Via Disciplini è una strettoia ai margini del Ticinese. Viuzza
buia e angusta, piantata tra largo Carrobbio e corso Italia. Sputata, in
principio, sul bordo d'una leggenda ottocentesca - enfia di «cialtroni,
aborrenti il lavoro, e industriantisi a camparsela di contrabbando, di
rapina e di scrocco» - che di nuovo comincia recitando: C'era una
volta, a Milano...
«C'erano le puttane, i contrabbandieri, i ladri. Ora arrivavano
i sovversivi», racconta Primo Moroni, il bardo della libreria Calusca,
nell'imbastire un brano di memoria del territorio liberato. Scippato alla
città del gran Teatro. Sottratto - per un istante ancora - alla
metropoli della vita amara, magra, agra.
Iniziano i Settanta, Mille e Novecento, quando - nell'antica contrada
di misfatti, misteri e gherminelle - giunge l'arrembante torma di diversi
agitatori sediziosi rossi. Il quartiere, vertiginoso «moltiplicatore
della diversità», è destinato a registrare - continua
Moroni - «la più alta concentrazione di sedi politiche d'Europa».
Primato di cui solo lo spirito del luogo rende conto. Anima spessa
d'una liaison urbana che raccordava - e ricordava - il passato al presente,
la periferia al centro.
Via Disciplini 2. È dietro un portone in legno che tre decenni
or sono si componevano le colonne della più dissacrante e audace
rivista dell'estrema eresia di un'eresia.

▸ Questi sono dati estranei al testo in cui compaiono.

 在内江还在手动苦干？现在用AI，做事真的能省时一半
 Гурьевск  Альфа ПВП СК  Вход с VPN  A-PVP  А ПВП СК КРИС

Autonomia operaia. Bestemmia imperdonabile per quei chierici ortodossi
- custodi della fede folgorati su una strada per Santiago - che andavano
predicando austerità, sacrifici e compromessi. Azzardo ed errore
per chi, già dal 1967, reclamava un diverso ruolo del «politico»,
puntando alla «divisione» tra capitale e Stato,
e all'identificazione della classe operaia con il potere a mezzo del
Partito comunista italiano.
Errore e azzardo anche per quelli che, sul volgere di Potere operaio,
guarderanno con diffidenza - in nome della continuità d'organizzazione
e di un'opzione centralistico-insurrezionalistica - alla scommessa sugli
organismi operai autonomi.
Più tardi, alla fine di tutto, il 7 aprile '79, associazione
sovversiva, banda armata, insurrezione contro i poteri dello Stato, per
il procuratore della Repubblica,
dottor Pietro Calogero.
La testata dice «Rosso». Cinque lettere che sembrano di
vernice fresca.
«Rosso» dell'«estraneità operaia», delle
lotte in fabbrica e poi della produzione che si rovescia sul territorio.

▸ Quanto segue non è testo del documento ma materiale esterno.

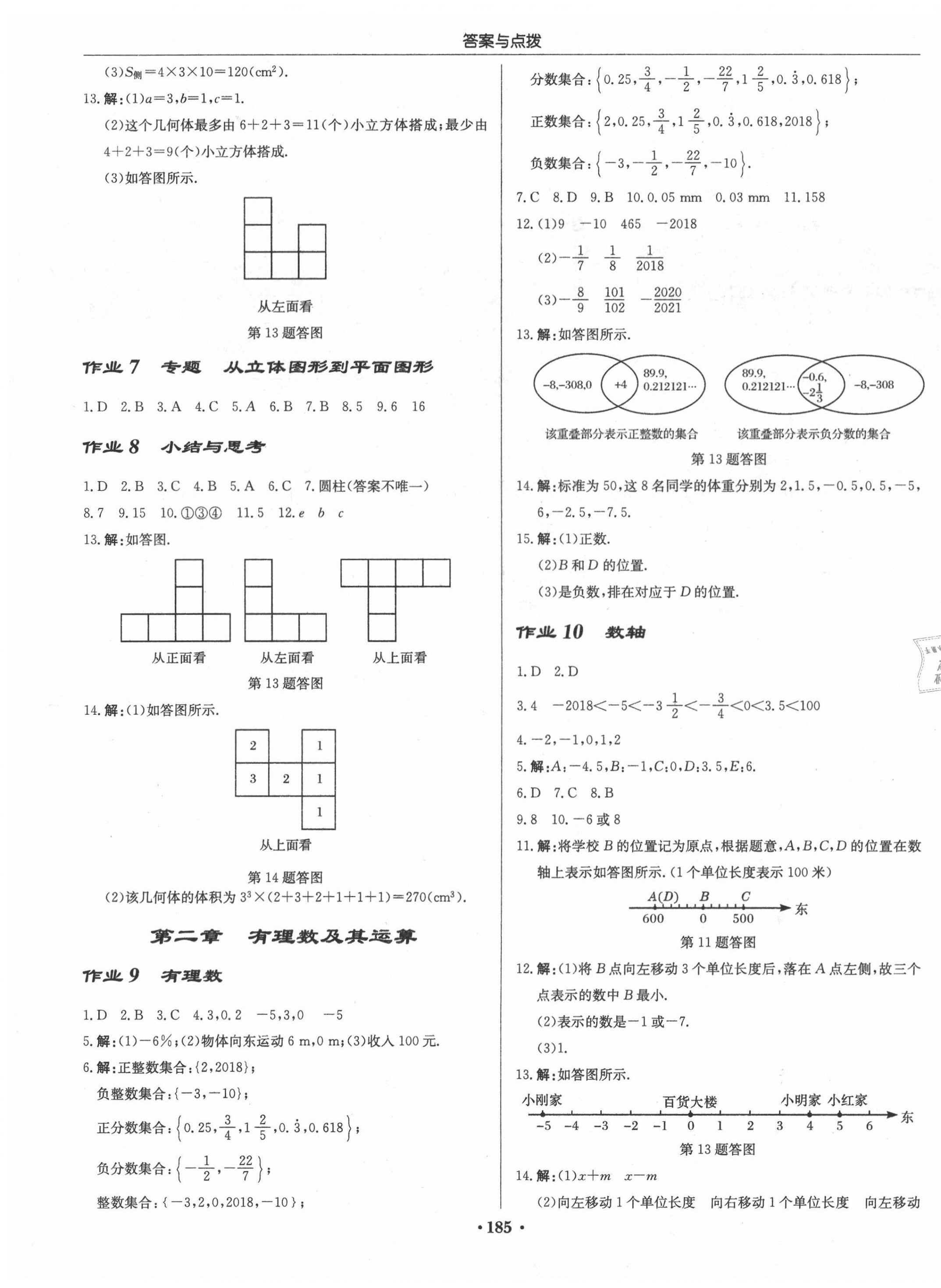 2020年启东中学作业本七年级数学上册北师大版 第3页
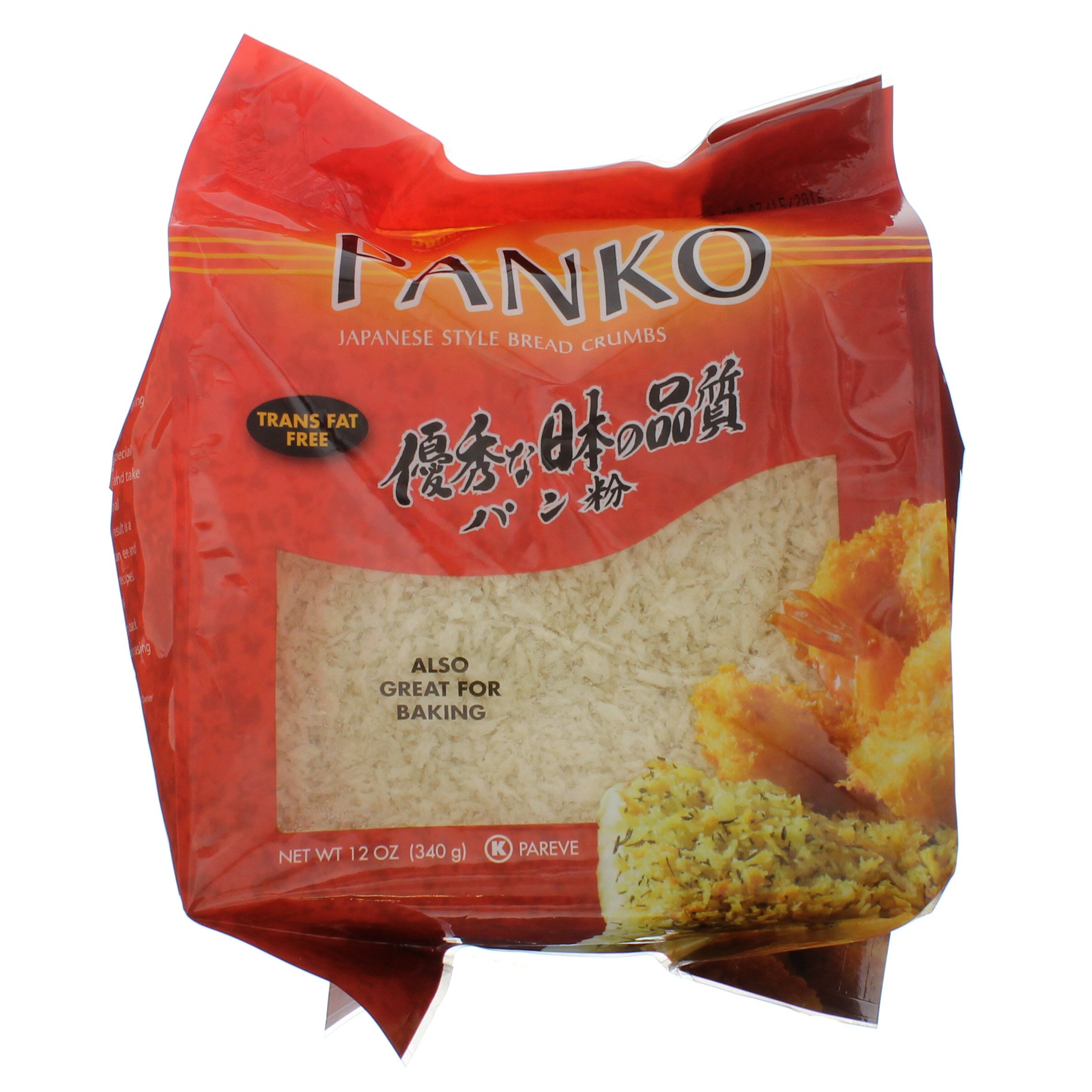 H-E-B Japanese Style Panko Plain Bread Crumbs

«Rosso» delle occupazioni, delle autoriduzioni,
dell'illegalità di massa. «Rosso» del «perché
a Lenin non piaceva Frank Zappa». «Rosso» di Pat Garrett
e Billy Kid. «Rosso» delle pellicole crepuscolari di Sam
Peckinpah, nell'aurora del proletariato giovanile. «Rosso»
della fabbrica diffusa e dell'operaio sociale. «Rosso» che
sulle gradinate dello stadio Meazza, Milano, San Siro, intravede «guerriglieri»

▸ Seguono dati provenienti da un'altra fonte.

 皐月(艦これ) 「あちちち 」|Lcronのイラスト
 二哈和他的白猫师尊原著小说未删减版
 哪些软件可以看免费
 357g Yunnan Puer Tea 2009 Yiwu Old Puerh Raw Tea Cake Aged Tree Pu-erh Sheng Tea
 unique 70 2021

e non più «foche ammaestrate». «Rosso» di
nuvole e chine, caustiche come vetriolo. «Rosso» delle foto
in bianco e nero di Aldo Bonasia: niente distanza di sicurezza, prego,
e sempre a un metro dal cordone più duro del corteo. «Rosso»
del «Riceviamo e pubblichiamo». «Rosso» dell'Avete
pagato caro. E anche del Non avete pagato tutto. Secondo Lea Melandri,
«"Rosso» giornale dentro la confusione». «Rosso»
contro la metropoli, alla ricerca d'un altro Che fare? «Rosso»
dimenticato, seppellito da quintali d'incartamenti giudiziari, cancellato
da anni di galera e decenni d'esilio.